Problem: Render the part of the records that opens with the line containing "Noting what is" and continues through the end of the records as a Markdown table with the columns Row and Line. Leave out blank lines.

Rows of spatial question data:
***
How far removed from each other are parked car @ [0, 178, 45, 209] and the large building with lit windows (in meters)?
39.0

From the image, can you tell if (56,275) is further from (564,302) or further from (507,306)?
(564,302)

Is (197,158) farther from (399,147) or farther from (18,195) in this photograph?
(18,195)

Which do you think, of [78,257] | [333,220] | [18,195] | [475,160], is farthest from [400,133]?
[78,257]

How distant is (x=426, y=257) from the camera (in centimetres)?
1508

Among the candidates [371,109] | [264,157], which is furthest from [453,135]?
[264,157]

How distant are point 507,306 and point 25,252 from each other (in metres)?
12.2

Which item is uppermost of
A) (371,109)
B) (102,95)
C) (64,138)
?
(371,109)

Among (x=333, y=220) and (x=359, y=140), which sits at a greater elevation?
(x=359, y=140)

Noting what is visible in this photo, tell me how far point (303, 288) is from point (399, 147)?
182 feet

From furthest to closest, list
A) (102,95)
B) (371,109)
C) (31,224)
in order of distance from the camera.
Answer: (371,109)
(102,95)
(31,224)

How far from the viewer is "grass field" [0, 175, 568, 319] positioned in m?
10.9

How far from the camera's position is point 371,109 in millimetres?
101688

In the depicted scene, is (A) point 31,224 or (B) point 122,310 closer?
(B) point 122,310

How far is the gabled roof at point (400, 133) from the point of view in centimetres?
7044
***
Exercise response:
| Row | Line |
|---|---|
| 1 | Noting what is visible in this photo, tell me how far point (303, 288) is from point (399, 147)? |
| 2 | 182 feet |
| 3 | From furthest to closest, list |
| 4 | A) (102,95) |
| 5 | B) (371,109) |
| 6 | C) (31,224) |
| 7 | in order of distance from the camera. |
| 8 | Answer: (371,109) |
| 9 | (102,95) |
| 10 | (31,224) |
| 11 | How far from the viewer is "grass field" [0, 175, 568, 319] positioned in m? |
| 12 | 10.9 |
| 13 | How far from the camera's position is point 371,109 in millimetres? |
| 14 | 101688 |
| 15 | In the depicted scene, is (A) point 31,224 or (B) point 122,310 closer? |
| 16 | (B) point 122,310 |
| 17 | How far is the gabled roof at point (400, 133) from the point of view in centimetres? |
| 18 | 7044 |